When The Observer and a few friends picked up the Ford Escape with a tent on top after landing in Iceland, the renter called our plan "bold." Jet lagged, driving away, The Observer's friends laughed and said, "He means dumb. He's saying this is dumb."
It seemed a bit dumb, yes, but potentially logical, The Observer's friends had convinced him.
After the 2008 economic crash there, Iceland's approximately 330,000 residents smartly cashed in on the compacted beauty of the country's nature — mountains, lava field, caverns, craters, glaciers, all within hours of each other — as a massive tourist attraction. They made flights cheap and everything else expensive. Meals are decidedly pricey ($20 to $50 bucks, usually) and lodging steep (hotel prices there are similar to New York's, though the hostels are $35 to $50). Tours trudge through the constantly iced roads to all the beautiful sights for a hefty sum, often $200 plus. Tourism is only secondary to fish exporting. People often talk about how it saved the Icelandic economy.
But, there are two ways to get around most costs: 1) flights are always cheap but especially cheap during the winter months and 2) by renting a car with a tent, and camping, you cut out most of the cost of housing and transportation, hording your money away from the Icelandic people. If you go to grocery stores for deli meats instead of eating out, you're not going to move the GDP.
The "bold" plan was to combine the two for ultimate thrift. We picked around Thanksgiving to optimize days off work, and took the trip. What could go wrong?

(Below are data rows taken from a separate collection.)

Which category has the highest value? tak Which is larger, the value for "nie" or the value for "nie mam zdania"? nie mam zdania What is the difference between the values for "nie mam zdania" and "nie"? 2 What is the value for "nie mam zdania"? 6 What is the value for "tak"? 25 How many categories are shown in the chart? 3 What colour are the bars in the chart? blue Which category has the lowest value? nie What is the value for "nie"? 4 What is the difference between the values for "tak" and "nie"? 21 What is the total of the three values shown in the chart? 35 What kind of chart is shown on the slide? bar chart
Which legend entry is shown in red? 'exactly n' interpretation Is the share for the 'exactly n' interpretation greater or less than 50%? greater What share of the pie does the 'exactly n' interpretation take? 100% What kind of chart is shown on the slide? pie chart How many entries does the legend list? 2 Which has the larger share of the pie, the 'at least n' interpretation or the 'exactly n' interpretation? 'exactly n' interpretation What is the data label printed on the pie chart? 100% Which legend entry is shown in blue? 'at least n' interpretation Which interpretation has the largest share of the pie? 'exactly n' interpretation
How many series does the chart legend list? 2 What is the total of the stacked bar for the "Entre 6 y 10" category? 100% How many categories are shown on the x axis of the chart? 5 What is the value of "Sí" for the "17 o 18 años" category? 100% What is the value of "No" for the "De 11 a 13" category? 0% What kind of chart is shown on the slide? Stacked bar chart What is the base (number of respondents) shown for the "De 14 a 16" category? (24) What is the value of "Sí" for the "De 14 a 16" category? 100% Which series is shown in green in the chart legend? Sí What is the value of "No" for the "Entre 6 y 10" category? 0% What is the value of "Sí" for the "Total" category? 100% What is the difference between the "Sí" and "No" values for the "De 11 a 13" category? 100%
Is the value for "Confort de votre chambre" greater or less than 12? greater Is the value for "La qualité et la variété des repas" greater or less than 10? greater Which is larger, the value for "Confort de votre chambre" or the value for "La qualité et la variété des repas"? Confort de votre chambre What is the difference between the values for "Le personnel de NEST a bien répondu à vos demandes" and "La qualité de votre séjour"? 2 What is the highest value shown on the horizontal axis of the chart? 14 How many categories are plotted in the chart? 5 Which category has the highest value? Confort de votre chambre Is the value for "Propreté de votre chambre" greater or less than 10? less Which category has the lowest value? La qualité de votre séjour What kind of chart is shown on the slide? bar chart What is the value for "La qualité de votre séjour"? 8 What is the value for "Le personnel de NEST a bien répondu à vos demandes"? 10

Within the first few days, we learned: Tons of things can go wrong. From the very moment we picked up the Ford, it was too cold for the clothes The Observer packed (usually 25 to 15 degrees), windy (often 10 to 20 miles per hour, whipping our tent), hard to get to the things we wanted to see (iced over hiking trails with horrible boots made things inaccessible), and frustrating (the sun rises at 10 a.m. and sets at 4 p.m., not leaving enough time in the day). The Observer struggled to enjoy incredible things, thinking only: "I'm cold, I'm cold, I'm cold, I'm cold."
And then, in the middle of the trip, we learned a blizzard was set to hit most of the country. The focus point was where we planned to camp that night. The Observer thought: "Here comes the reckoning for your stupidity, you idiot."
We debated what to do and, after talking with some locals, discovered that we could make it through at least that first night camping there but should probably leave the next day. So we parked the camper (illegally; sorry!) near a glacial lagoon and hunkered down.
Around 11 p.m. we saw a light haze of green above the lagoon. The haze grew. Within a few hours, the Northern Lights appeared. The Observer, whose job is to describe to you things observed, almost does not want to describe it: the unbelievable amount of green light dancing everywhere, so much more subtle than pictures of the lights on postcards show. The way it fills the whole sky, the way it moves so tenderly across it and the way it is — simply — wonderful. If we had headed back that night to avoid the blizzard we would not have seen any of it.
It did not snow. We were fine.
As a journalist all the time, you think about how dumb decisions, even just slightly dumb decisions, may have harmed people. You talk to people whose slightly misaligned choices caused pain that lasted seemingly forever. You think about how the world punishes those who don't deserve punishment for their slight transgressions. This has made The Observer overly cautious. But, after making a slightly boneheaded decision to camp in Iceland during the winter, The Observer remembered that sometimes things work out for no good reason. For people totally undeserving — for random people — the world can just give. And you have to risk something to feel grateful that it worked.
The Northern Lights are, usually, only visible in the winter.